Let $V$ be a finite dimensional vector space over $\mathbb{C}$, denote $V^{\times} = V -0$ and let $\pi : V^{\times} \rightarrow \mathbb{P}(V)$ be the quotient by the natural action of $\mathbb{C}^{\times}$ on $V$. If $M$ is a coherent $D$-module on $\mathbb{P}(V)$, then the action of $\mathbb{C}^{\times}$ on the global section $\Gamma(V^{\times}, \pi^*M)$ gives a weight decomposition: $$ \Gamma(V^{\times}, \pi^*M) = \bigoplus_{l \in \mathbb{Z}} \Gamma(V^{\times}, \pi^*M)^l,$$ where $z \in \mathbb{C}^{\times}$ acts by multiplication by $z^l$ on $\Gamma(V^{\times}, \pi^*M)^l$. Now, let $E$ be the Euler vector field on $V^{\times}$, that is: $$E = \sum_{i=1}^{n} x_i \frac{\partial}{\partial x_i},$$ for $x_i$ a base of $V$. Since $\pi^*M$ is a $D$-module, we have a natural action of $E$ on $\Gamma(V^{\times}, \pi^*M)$, and $\Gamma(V^{\times}, \pi^*M)^l$ is the eigenspace with eigenvalue $l$ for the action of $E$ on $\Gamma(V^{\times}, \pi^*M)$.

This being said, I was vondering if something similar is true for Grassmannians.

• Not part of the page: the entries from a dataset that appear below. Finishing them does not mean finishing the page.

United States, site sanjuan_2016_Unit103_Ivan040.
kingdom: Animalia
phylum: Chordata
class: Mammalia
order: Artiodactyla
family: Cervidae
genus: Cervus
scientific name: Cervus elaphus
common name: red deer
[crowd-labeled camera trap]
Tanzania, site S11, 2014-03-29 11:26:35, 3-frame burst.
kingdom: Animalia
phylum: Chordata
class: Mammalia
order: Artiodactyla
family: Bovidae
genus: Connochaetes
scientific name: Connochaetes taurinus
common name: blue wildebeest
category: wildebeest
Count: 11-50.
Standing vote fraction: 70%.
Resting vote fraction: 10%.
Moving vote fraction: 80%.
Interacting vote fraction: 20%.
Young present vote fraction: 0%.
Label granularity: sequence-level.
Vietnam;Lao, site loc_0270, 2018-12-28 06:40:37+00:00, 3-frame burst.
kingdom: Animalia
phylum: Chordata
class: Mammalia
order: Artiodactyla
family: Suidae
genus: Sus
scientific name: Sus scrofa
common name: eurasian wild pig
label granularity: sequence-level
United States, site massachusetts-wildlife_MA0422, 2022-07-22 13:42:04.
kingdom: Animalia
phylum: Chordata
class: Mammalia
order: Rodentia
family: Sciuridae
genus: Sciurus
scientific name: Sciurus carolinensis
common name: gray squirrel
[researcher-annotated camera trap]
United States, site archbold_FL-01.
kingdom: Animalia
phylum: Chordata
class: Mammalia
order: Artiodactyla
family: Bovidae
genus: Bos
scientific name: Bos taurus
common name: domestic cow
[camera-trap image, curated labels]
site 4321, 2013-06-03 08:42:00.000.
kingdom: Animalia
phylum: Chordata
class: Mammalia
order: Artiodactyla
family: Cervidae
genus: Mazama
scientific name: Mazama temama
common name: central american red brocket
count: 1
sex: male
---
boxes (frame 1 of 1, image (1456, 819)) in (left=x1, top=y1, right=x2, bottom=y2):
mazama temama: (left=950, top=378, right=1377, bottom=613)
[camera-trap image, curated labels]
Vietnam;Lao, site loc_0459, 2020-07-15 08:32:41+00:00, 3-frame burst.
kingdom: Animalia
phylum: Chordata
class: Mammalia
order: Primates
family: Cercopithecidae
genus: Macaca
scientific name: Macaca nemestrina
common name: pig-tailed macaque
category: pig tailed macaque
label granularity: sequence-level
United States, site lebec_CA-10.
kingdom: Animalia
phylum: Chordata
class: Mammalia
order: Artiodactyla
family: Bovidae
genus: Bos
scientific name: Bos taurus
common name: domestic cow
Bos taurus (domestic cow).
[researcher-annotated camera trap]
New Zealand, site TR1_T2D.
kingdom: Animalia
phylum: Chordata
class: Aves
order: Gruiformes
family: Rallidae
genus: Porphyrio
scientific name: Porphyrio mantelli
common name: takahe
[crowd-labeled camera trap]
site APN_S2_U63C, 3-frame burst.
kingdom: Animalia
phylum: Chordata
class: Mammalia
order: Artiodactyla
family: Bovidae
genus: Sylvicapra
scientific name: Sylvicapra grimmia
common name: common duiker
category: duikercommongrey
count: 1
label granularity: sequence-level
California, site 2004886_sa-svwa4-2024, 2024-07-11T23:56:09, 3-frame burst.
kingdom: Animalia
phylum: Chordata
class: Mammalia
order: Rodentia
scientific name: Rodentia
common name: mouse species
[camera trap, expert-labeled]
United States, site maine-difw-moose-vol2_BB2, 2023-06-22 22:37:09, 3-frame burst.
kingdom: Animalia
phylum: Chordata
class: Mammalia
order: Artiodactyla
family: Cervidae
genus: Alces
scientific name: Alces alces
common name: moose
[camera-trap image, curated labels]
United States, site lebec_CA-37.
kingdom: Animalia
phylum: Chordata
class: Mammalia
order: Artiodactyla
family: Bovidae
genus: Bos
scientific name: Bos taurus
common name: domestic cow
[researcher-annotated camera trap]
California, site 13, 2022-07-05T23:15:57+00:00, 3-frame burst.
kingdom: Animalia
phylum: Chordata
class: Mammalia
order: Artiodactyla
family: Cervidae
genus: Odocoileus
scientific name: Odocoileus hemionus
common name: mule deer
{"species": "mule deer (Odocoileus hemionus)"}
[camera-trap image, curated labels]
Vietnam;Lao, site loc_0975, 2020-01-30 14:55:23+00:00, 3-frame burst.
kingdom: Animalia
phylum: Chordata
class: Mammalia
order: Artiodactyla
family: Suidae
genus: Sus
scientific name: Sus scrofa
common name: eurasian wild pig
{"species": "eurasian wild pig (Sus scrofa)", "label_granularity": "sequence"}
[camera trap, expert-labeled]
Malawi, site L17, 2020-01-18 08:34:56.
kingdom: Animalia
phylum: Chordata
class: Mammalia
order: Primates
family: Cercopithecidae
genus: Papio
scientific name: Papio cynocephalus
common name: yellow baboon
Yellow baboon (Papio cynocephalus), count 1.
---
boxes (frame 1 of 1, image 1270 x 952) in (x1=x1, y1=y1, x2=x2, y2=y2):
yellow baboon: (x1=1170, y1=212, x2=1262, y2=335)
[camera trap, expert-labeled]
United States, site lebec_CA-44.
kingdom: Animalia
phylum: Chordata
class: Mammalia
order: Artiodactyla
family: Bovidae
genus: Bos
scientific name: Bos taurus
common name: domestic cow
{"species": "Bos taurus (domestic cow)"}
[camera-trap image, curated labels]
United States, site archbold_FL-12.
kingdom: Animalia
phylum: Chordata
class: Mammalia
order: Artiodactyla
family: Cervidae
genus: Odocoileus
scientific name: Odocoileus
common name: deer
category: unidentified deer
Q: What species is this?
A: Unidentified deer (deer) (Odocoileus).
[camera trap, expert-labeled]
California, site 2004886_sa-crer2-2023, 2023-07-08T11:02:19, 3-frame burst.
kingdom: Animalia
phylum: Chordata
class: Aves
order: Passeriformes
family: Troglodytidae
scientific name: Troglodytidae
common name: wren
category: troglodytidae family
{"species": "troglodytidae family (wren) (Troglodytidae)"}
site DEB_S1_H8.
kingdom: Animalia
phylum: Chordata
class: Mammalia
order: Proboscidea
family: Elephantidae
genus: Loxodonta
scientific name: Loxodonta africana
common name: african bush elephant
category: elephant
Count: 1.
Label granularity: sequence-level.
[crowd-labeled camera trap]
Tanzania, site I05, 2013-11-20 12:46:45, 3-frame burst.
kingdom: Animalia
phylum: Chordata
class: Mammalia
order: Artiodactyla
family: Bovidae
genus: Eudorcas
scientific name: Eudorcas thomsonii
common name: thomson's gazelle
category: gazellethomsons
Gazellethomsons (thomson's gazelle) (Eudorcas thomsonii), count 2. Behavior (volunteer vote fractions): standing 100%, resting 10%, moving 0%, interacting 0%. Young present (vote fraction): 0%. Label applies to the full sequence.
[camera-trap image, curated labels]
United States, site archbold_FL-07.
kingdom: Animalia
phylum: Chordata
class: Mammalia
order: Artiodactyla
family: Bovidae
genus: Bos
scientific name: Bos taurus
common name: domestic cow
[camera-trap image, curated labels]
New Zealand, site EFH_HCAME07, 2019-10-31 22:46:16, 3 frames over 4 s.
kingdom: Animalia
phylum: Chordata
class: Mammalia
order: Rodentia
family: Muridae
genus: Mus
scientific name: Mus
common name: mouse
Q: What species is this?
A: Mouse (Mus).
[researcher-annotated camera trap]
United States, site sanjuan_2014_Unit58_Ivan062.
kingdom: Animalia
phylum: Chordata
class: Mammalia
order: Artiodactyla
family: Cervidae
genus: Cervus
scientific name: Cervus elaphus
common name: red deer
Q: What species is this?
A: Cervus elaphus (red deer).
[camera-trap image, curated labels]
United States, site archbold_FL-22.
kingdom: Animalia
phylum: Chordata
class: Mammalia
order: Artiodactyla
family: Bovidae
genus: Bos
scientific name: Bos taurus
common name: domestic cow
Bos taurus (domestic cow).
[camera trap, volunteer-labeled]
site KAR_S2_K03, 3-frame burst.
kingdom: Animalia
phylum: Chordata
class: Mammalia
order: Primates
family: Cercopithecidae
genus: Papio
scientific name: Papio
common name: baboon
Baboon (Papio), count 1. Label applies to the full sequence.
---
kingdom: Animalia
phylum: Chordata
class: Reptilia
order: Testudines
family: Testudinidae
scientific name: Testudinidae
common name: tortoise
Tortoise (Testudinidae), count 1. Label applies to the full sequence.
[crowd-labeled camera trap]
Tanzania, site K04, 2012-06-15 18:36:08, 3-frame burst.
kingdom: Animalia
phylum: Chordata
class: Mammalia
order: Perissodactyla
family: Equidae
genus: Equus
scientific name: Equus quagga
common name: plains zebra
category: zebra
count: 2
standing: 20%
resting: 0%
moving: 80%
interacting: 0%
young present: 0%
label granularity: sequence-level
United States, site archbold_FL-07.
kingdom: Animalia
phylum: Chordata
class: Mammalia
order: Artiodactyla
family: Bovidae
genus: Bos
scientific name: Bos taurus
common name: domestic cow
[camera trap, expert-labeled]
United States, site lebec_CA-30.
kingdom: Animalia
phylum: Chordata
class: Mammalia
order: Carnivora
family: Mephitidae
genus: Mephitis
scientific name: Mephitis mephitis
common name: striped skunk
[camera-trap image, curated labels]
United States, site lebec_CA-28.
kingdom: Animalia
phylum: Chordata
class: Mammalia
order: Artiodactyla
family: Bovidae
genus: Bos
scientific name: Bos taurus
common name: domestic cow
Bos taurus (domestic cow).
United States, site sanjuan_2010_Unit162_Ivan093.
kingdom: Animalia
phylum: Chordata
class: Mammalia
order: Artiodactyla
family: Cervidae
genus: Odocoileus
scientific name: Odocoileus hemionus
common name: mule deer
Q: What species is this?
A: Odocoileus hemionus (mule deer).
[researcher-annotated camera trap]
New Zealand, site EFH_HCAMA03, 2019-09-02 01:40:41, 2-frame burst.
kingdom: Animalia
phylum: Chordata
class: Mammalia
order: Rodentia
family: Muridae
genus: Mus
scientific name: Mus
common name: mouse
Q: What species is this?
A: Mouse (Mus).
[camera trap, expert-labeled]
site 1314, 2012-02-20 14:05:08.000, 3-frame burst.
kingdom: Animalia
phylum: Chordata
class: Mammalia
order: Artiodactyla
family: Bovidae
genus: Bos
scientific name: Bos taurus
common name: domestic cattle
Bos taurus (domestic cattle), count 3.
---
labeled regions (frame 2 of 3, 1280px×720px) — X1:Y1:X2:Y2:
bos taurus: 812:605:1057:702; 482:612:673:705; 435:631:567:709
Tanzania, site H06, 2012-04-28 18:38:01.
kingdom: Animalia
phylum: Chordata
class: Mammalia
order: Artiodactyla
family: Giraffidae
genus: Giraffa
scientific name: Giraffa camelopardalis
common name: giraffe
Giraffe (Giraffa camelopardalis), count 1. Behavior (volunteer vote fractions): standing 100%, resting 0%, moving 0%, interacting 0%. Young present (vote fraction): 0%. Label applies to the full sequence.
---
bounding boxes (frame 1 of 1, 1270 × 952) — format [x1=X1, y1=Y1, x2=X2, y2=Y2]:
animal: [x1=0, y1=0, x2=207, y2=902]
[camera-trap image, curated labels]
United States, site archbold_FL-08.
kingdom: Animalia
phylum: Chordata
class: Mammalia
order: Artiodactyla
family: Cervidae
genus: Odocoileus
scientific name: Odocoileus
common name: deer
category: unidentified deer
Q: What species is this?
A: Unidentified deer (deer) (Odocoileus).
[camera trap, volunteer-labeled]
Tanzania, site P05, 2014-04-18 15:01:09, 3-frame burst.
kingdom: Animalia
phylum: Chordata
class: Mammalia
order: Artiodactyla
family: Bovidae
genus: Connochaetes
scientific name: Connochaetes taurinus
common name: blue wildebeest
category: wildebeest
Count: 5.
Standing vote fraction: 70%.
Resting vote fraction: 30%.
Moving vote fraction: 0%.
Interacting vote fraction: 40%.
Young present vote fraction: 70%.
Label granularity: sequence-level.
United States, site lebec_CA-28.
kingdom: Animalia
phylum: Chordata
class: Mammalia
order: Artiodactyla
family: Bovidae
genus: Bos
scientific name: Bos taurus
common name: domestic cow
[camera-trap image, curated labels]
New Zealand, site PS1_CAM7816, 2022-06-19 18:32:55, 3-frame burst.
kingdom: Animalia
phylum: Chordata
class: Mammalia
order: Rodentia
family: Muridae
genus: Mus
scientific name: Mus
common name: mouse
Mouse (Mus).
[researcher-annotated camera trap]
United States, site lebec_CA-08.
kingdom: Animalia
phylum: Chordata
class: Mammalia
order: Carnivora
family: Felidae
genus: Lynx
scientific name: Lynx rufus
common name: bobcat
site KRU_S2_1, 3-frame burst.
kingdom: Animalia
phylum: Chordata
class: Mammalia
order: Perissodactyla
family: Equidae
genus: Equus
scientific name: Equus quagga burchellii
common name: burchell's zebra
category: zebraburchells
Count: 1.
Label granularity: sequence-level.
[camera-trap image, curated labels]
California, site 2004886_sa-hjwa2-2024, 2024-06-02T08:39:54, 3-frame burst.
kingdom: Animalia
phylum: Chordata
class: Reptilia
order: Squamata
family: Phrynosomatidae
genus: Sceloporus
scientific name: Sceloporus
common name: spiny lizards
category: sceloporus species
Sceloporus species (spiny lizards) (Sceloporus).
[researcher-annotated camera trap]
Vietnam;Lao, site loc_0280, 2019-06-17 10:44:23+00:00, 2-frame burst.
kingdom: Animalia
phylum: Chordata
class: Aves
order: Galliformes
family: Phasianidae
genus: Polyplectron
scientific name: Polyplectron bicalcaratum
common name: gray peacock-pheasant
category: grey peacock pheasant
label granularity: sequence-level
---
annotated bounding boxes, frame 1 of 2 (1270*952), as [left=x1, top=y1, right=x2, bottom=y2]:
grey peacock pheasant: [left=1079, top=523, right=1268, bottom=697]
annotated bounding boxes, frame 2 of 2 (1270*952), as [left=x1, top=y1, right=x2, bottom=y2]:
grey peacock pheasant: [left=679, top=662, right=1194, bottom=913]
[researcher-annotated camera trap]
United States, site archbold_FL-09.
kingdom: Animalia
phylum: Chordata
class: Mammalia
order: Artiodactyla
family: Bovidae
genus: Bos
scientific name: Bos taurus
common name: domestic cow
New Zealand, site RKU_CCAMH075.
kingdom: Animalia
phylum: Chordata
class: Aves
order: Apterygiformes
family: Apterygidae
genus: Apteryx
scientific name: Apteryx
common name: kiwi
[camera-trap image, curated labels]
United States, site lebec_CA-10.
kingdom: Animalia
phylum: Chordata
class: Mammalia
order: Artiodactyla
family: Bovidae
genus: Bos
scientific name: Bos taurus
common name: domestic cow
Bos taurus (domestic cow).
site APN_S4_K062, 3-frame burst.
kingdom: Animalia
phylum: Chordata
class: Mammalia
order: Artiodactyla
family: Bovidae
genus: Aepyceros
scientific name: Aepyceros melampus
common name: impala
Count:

Namely let $X = \mathbb{G}(k,V)$ be the Grassmannians of $k$ dimensional vector subspaces in $V$. Let $X^{\times}$ be the affine cone over $X$ minus $0$ and $\pi : X^{\times} \rightarrow X$ be the quotient by the action of $\mathbb{C}^{\times}$ on $X^{\times}$. Let $M$ be a coherent $D$-module on $X$. We still have a decomposition: $$\Gamma(X^{\times}, \pi^*M) = \bigoplus_{l \in \mathbb{Z}} \Gamma(X^{\times}, \pi^*M)^l,$$ where $z \in \mathbb{C}^{\times}$ acts by multiplication by $z^l$ on $\Gamma(X^{\times}, \pi^*M)^l$.

My question is the following : is there a globally defined differential operator on $X^{\times}$ (say $E$) such that the eigenspaces for the action of $E$ on $\Gamma(X^{\times}, \pi^*M)$ are precisely the $\Gamma(X^{\times}, \pi^*M)^l$ ? (I was hoping this because the tangent bundle to the Grassmannian is globally generated)

If not, is there at least an analogous phenomenon for the Grassmannian?

Thanks a lot!